## List of tasks
A: Rewrite the thread's passage that begins at "self.model_b = AutoModel.from_pretrained('model_b')" and ends after "model = Net()", putting "combined_logits" in place of "concatenated_vectors".
B: Name every attribute that the code in the thread assigns to self.

## Text block
I want to perform text generation by combining the logits of two existing language models in various ways (these models both have causal LM heads). What is the best way to do this? I’ve tried to subclass
PreTrainedModel to contain the two models and then output concatenations of the two models’ logits, but the configuration and initialization methods are more geared towards saving and loading existing models rather than combining existing models, so this hasn’t worked out so well. It’s easy to do this kind of task in standard pytorch for vision models, is there a simple way to do this in Huggingface that I’m missing?
Thank you for the help!
You should be able to create a pytorch model with each of the huggingface models initialized as layers of the model. Then in the forward function for the pytorch model, pass the inputs through self.model_a and self.model_b to get logits from both. You can concatenate these there and pass them through the rest of the model. I’ve written the PSEUDOCODE (this code won’t run directly, but presents the general idea) for the same below:
import torch.nn as nn
from transformers import AutoModel
self.model_a = AutoModel.from_pretrained('model_a')
self.model_b = AutoModel.from_pretrained('model_b')
self.classifier = nn.Sequential(
nn.Linear(768, 768, bias=True),
nn.Linear(768, 3, bias=True)
def forward(self, input_ids, attention_mask):
logits_a = self.model_a(input_ids, attention_mask=attention_mask).last_hidden_state[:, 0, :]
logits_b = self.model_b(input_ids, attention_mask=attention_mask).last_hidden_state[:, 0, :]
concatenated_vectors = torch.concat(logits_a, logits_b)
output = self.classifier(concatenated_vectors)
model = Net()
You can just train this model like how you train a regular Pytorch model.
Edit: Made a small error in the code by passing
x to classifier instead of

## Dataset content
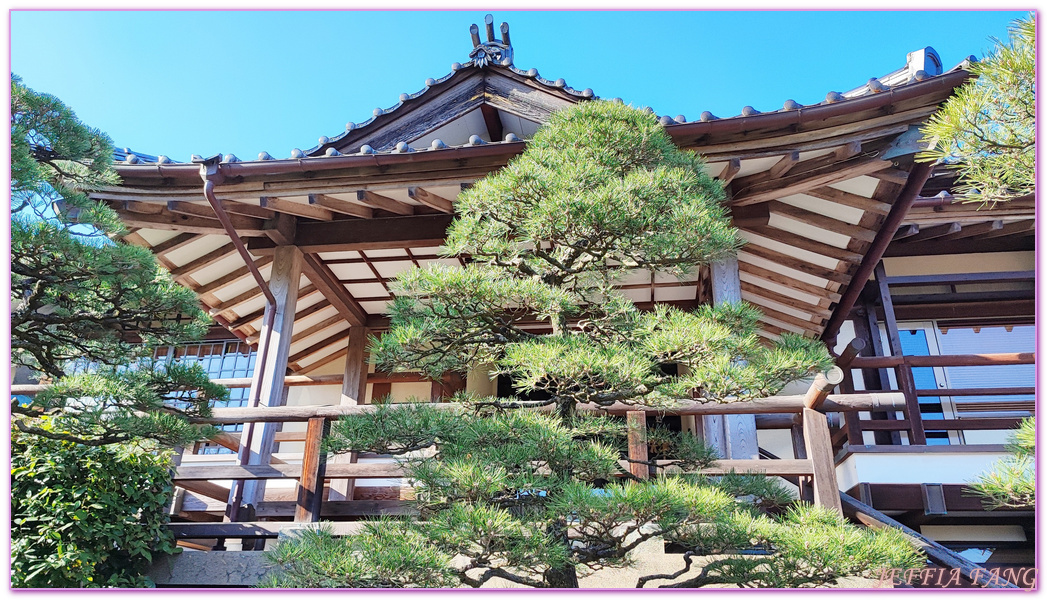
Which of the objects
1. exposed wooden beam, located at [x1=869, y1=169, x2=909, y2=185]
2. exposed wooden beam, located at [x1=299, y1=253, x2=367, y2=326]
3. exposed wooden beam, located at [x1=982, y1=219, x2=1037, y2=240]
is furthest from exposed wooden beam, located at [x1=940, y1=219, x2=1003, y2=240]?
exposed wooden beam, located at [x1=299, y1=253, x2=367, y2=326]

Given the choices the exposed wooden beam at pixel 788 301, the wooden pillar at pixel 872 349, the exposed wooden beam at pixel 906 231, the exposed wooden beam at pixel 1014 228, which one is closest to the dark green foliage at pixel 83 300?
the exposed wooden beam at pixel 788 301

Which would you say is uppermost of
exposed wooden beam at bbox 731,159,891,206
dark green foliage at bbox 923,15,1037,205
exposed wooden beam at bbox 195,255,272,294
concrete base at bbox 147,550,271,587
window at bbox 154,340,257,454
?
exposed wooden beam at bbox 731,159,891,206

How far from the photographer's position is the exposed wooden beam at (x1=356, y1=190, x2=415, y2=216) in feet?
18.4

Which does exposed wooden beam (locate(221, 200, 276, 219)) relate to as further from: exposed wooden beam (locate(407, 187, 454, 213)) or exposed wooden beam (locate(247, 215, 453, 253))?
exposed wooden beam (locate(407, 187, 454, 213))

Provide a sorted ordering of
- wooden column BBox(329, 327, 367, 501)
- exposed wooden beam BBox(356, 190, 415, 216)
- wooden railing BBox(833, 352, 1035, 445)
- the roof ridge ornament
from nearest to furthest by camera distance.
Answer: exposed wooden beam BBox(356, 190, 415, 216), wooden railing BBox(833, 352, 1035, 445), the roof ridge ornament, wooden column BBox(329, 327, 367, 501)

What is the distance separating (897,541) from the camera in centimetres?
265

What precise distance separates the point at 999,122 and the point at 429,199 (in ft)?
13.4

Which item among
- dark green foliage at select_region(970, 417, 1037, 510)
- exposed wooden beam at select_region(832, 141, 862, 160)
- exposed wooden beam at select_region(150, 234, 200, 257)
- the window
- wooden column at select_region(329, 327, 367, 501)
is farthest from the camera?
the window

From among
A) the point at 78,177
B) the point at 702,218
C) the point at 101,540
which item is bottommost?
the point at 101,540

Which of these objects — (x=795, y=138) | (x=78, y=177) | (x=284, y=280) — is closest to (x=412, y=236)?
(x=284, y=280)

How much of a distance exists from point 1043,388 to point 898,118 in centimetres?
323

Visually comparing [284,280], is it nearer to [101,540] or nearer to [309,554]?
[101,540]

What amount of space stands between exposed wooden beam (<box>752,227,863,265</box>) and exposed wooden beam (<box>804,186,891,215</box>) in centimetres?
70

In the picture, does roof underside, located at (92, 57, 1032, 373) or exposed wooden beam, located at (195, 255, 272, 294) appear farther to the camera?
exposed wooden beam, located at (195, 255, 272, 294)
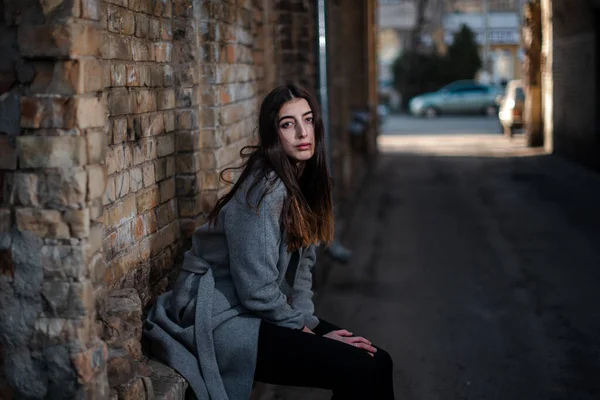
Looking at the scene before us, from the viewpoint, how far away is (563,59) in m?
18.3

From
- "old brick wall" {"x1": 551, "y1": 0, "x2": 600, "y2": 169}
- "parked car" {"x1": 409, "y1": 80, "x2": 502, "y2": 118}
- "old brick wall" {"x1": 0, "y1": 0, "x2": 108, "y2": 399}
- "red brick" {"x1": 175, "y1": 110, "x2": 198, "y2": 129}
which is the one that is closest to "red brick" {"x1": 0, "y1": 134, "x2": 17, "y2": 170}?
"old brick wall" {"x1": 0, "y1": 0, "x2": 108, "y2": 399}

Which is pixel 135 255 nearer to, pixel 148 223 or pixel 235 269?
pixel 148 223

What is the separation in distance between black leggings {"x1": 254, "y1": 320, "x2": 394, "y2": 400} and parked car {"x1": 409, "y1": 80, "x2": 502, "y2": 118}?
119ft

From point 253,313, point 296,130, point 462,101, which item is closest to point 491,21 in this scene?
point 462,101

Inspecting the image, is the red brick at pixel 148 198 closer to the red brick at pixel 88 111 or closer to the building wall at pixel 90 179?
the building wall at pixel 90 179

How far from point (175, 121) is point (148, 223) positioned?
0.66 m

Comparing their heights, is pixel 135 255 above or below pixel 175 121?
below

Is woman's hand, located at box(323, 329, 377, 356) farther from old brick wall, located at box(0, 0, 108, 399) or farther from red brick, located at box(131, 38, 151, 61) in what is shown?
red brick, located at box(131, 38, 151, 61)

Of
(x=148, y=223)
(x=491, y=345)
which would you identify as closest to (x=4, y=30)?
(x=148, y=223)

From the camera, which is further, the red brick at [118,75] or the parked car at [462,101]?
the parked car at [462,101]

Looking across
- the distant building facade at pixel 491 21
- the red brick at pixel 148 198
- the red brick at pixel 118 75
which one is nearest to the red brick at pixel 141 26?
the red brick at pixel 118 75

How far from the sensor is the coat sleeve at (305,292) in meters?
3.92

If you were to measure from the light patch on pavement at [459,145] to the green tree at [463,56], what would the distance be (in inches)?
571

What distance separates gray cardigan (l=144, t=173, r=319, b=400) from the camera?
11.6 ft
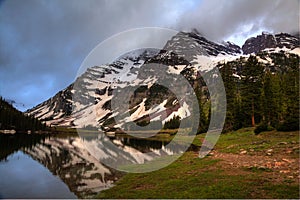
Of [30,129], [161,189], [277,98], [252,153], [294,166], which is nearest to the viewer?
[161,189]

## The responses
A:
self.model_b = AutoModel.from_pretrained('model_b')
self.classifier = nn.Sequential(
nn.Linear(768, 768, bias=True),
nn.Linear(768, 3, bias=True)
def forward(self, input_ids, attention_mask):
logits_a = self.model_a(input_ids, attention_mask=attention_mask).last_hidden_state[:, 0, :]
logits_b = self.model_b(input_ids, attention_mask=attention_mask).last_hidden_state[:, 0, :]
combined_logits = torch.concat(logits_a, logits_b)
output = self.classifier(combined_logits)
model = Net()

B: self.model_a, self.model_b, self.classifier